Tuesday, April 10, 2007

Other paper: Remodeling and Simulation of Intrusion Detection Evaluation Dataset

In proceedings of the 2006 International Conference on Security & Managment (SAM'06) I have found this paper: Remodeling and Simulation of Intrusion Detection Evaluation Dataset
In the paper, the authors describe how they simulate network traffic (both innocent and malicious traffic) for testing intrusion detection systems.

They want to improve on the MIT LL dataset that is widely thought to have major drawbacks. The drawbacks make it less useful for testing intrusion detection systems.

The paper's main contribution is to create personalized simulations of users' web browsing behavior while MIT's dataset had only rough distribution of the overall behavior.
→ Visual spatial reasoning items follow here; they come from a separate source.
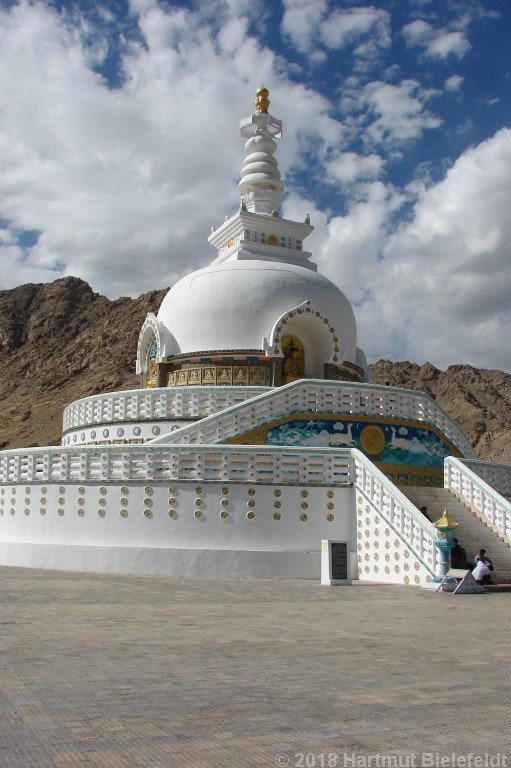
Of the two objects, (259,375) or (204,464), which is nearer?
(204,464)

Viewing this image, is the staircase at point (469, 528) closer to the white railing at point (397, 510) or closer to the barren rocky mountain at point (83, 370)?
the white railing at point (397, 510)

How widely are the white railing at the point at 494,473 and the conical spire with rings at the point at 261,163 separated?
13.0 meters

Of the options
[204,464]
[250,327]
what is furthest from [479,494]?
[250,327]

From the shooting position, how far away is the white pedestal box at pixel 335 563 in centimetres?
1273

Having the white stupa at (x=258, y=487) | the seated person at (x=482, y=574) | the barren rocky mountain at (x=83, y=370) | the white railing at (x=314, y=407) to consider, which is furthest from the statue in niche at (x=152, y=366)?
the barren rocky mountain at (x=83, y=370)

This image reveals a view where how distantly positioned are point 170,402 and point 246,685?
579 inches

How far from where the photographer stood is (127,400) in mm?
20047

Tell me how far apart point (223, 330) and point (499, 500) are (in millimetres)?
9929

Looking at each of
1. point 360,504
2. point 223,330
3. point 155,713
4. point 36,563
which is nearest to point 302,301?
point 223,330

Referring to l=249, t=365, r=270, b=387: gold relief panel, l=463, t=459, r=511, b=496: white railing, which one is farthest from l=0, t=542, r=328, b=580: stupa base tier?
l=249, t=365, r=270, b=387: gold relief panel

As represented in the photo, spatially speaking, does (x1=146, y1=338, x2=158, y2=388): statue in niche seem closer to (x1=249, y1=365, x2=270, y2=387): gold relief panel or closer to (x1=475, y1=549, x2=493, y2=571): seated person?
(x1=249, y1=365, x2=270, y2=387): gold relief panel

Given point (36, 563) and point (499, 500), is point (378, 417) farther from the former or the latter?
point (36, 563)

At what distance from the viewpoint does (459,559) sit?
43.3 feet

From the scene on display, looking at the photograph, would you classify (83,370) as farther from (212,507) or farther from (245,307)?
(212,507)
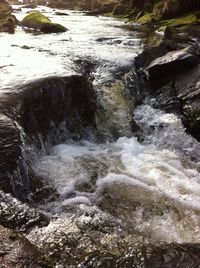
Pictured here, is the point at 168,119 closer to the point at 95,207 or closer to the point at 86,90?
the point at 86,90

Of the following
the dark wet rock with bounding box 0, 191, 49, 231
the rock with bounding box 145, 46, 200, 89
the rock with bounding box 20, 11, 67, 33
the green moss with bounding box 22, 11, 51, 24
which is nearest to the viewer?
the dark wet rock with bounding box 0, 191, 49, 231

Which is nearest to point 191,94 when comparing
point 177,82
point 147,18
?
point 177,82

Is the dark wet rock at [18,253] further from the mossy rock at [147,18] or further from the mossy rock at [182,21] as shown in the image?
the mossy rock at [147,18]

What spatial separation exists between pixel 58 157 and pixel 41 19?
2371cm

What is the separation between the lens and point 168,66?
14.9m

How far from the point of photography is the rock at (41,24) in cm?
2852

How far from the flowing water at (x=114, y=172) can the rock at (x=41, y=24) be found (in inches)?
515

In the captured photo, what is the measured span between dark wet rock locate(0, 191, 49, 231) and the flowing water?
161 mm

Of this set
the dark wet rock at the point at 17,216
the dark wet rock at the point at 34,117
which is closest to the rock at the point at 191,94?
the dark wet rock at the point at 34,117

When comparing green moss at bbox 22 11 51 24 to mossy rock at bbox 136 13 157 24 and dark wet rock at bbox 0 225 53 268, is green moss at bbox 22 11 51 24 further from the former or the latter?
dark wet rock at bbox 0 225 53 268

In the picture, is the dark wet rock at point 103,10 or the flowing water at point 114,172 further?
the dark wet rock at point 103,10

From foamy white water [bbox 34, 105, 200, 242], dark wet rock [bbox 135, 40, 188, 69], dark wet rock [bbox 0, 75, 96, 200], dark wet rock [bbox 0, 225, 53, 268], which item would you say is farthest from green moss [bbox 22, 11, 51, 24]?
dark wet rock [bbox 0, 225, 53, 268]

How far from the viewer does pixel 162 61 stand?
15203 millimetres

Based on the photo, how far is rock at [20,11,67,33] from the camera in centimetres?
2852
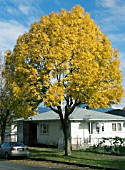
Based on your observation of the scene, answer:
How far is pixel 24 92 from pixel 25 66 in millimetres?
1847

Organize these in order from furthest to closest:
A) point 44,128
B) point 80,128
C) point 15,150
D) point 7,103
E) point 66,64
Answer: point 44,128 → point 80,128 → point 7,103 → point 15,150 → point 66,64

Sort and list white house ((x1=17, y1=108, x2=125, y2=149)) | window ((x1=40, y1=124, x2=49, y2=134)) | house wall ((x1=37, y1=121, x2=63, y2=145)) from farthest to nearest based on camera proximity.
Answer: window ((x1=40, y1=124, x2=49, y2=134)) < house wall ((x1=37, y1=121, x2=63, y2=145)) < white house ((x1=17, y1=108, x2=125, y2=149))

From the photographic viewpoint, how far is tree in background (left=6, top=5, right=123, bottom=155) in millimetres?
20609

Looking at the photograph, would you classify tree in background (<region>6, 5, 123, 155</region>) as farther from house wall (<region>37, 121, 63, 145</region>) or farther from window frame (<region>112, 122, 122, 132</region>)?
window frame (<region>112, 122, 122, 132</region>)

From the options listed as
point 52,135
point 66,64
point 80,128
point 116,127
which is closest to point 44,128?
point 52,135

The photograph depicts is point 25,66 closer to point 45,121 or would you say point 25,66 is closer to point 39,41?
point 39,41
They model real users' behavior as probabilistic transition diagrams for sessions of browsing that are complemented with daily connection distributions, daily connection cumulative densities and session length distributions. Then browsing traffic is generated from the collection user models either with a one to one mapping from a user model to a simulated user or by generating more simulated users than there are user models

Email traffic is simulated using a public corpus of emails while the MIT dataset used a combination of filtered real emails and automatically generated emails. The emails are clustered into four classes but it is not clear what the classes are used for. It is neither clear if the class in the cluster relates to the classes created from the source and destination addresses mentioned earlier. As well, it is not quite clear how the emails are used in the simulation.

Then they claim to have a larger set of attacks than in the MIT datset, such as DDoS, probes, WWW attacks, RPC, etc.

Finally they show that their simulated web browser behavior more resembles their reference network than the MIT dataset simulation that lacks certain characteristics.

Comment: I would like to be able to use the generated traffic as basis for my research - too bad there is no link to a public data set.